<<<<

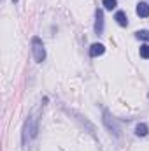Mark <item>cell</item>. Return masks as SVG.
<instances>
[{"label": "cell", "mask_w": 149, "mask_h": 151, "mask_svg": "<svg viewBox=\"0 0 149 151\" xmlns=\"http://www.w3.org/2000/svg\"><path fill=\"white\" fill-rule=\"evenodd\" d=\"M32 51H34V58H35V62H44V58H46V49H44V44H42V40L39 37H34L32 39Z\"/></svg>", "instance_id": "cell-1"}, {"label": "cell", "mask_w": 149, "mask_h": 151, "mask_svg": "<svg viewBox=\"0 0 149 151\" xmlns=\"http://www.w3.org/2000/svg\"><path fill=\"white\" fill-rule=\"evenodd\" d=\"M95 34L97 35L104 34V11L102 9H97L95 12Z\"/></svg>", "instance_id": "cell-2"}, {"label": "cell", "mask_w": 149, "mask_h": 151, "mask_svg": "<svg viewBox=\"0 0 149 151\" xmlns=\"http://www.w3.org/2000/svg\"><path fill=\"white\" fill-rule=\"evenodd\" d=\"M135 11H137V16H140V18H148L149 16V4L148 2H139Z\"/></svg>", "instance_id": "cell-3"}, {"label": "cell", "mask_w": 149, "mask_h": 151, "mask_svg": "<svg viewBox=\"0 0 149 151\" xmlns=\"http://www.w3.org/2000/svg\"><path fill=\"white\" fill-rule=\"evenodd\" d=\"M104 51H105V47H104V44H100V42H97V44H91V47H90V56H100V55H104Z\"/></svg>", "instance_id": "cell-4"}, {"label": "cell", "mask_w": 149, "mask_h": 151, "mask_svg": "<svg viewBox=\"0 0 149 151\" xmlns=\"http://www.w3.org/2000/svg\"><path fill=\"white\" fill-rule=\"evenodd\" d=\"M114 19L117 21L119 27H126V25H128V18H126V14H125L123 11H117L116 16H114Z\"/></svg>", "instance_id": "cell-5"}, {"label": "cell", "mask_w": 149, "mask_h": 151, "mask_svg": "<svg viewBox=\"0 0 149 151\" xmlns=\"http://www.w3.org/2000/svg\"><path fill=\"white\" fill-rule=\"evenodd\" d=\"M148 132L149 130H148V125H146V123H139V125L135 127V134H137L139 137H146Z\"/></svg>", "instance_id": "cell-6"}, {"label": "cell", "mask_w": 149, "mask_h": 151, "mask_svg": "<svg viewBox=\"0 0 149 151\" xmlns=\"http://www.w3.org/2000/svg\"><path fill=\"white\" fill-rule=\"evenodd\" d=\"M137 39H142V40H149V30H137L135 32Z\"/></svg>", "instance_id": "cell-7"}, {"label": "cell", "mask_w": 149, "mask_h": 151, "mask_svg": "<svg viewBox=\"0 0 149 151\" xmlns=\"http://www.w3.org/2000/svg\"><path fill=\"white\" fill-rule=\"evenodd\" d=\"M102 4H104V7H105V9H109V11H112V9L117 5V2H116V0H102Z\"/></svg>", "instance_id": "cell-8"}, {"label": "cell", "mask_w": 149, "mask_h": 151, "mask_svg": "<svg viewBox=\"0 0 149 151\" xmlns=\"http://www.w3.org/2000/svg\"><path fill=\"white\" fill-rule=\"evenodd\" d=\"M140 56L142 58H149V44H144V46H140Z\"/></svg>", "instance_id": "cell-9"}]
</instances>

>>>>
<<<<

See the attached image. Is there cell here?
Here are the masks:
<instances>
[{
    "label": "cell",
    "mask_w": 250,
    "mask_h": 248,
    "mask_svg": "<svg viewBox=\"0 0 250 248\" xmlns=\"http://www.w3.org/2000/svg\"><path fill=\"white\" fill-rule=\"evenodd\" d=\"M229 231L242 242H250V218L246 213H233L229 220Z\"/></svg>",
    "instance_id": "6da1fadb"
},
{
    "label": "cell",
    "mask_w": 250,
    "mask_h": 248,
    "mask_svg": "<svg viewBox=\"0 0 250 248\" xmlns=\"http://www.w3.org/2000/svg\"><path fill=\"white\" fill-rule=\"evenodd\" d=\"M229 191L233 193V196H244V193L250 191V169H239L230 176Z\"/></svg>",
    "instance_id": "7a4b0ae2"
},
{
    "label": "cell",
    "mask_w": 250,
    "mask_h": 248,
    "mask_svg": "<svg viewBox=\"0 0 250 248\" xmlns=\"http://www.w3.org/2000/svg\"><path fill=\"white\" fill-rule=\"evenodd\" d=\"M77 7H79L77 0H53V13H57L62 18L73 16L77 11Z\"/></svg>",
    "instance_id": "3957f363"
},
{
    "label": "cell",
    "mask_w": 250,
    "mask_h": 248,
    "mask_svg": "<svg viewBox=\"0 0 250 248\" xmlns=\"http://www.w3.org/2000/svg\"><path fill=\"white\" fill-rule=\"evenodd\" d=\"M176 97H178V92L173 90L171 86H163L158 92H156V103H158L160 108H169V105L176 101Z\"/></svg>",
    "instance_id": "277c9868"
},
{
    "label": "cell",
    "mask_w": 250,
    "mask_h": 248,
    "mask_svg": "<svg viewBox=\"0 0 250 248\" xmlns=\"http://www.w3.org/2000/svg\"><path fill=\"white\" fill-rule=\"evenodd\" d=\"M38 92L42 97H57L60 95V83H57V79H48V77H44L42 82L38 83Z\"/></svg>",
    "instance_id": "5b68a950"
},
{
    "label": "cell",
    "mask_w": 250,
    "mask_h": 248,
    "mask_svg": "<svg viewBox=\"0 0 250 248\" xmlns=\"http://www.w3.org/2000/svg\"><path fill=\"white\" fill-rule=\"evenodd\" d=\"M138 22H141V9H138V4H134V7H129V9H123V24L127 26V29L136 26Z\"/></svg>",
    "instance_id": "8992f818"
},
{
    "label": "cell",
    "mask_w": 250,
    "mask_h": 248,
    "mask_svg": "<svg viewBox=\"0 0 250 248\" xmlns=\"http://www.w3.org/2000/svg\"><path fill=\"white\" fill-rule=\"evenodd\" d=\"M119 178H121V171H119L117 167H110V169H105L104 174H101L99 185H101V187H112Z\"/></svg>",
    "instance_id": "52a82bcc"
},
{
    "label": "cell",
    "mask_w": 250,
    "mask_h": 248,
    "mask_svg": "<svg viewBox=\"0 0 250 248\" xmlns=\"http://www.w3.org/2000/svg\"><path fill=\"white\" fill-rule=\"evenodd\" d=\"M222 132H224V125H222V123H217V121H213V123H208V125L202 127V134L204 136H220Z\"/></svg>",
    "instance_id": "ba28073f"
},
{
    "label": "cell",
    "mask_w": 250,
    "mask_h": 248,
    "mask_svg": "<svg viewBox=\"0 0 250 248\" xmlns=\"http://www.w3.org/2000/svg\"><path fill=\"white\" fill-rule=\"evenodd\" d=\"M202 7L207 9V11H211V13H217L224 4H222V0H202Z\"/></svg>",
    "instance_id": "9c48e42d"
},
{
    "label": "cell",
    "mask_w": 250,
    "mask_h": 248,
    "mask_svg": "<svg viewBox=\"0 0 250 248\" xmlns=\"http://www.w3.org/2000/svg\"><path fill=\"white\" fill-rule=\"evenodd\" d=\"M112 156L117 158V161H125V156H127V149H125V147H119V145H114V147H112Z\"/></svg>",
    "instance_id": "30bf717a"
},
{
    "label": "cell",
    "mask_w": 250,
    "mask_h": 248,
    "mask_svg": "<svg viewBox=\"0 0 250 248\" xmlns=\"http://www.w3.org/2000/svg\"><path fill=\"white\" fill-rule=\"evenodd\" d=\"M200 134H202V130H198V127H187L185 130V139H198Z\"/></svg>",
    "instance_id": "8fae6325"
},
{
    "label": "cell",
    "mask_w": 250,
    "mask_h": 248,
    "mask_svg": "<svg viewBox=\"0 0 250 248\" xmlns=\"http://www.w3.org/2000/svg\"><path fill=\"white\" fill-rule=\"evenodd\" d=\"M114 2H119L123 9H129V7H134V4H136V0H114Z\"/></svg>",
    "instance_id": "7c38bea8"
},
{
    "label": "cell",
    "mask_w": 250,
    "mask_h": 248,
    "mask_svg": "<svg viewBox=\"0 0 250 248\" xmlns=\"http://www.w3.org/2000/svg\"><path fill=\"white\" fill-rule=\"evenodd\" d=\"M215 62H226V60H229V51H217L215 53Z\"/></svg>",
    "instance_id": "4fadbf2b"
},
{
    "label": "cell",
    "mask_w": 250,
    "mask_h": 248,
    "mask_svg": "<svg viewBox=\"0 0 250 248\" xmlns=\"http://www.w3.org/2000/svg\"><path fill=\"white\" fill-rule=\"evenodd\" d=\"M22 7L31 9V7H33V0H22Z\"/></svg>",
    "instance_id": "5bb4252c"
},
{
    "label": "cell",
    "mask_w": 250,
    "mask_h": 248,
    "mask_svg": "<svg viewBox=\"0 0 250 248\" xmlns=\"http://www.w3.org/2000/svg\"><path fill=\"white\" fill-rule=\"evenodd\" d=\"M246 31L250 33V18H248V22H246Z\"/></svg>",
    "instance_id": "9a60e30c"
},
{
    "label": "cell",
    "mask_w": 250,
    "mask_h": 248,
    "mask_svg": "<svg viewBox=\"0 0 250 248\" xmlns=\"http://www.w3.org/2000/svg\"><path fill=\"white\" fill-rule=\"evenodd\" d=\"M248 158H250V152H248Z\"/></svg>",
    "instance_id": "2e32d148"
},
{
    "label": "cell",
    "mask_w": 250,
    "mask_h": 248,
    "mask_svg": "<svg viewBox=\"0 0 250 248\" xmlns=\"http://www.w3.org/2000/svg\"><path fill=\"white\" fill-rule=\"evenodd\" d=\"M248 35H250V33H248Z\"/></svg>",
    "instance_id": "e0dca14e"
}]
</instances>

>>>>

- [DO THIS] Return, unchanged, the lines of the records above from the one containing "See the attached image. Is there cell here?" through the one containing "231L242 242H250V218L246 213H233L229", with both of those lines included.

- [FULL RESPONSE]
See the attached image. Is there cell here?
Here are the masks:
<instances>
[{
    "label": "cell",
    "mask_w": 250,
    "mask_h": 248,
    "mask_svg": "<svg viewBox=\"0 0 250 248\" xmlns=\"http://www.w3.org/2000/svg\"><path fill=\"white\" fill-rule=\"evenodd\" d=\"M229 231L242 242H250V218L246 213H233L229 220Z\"/></svg>",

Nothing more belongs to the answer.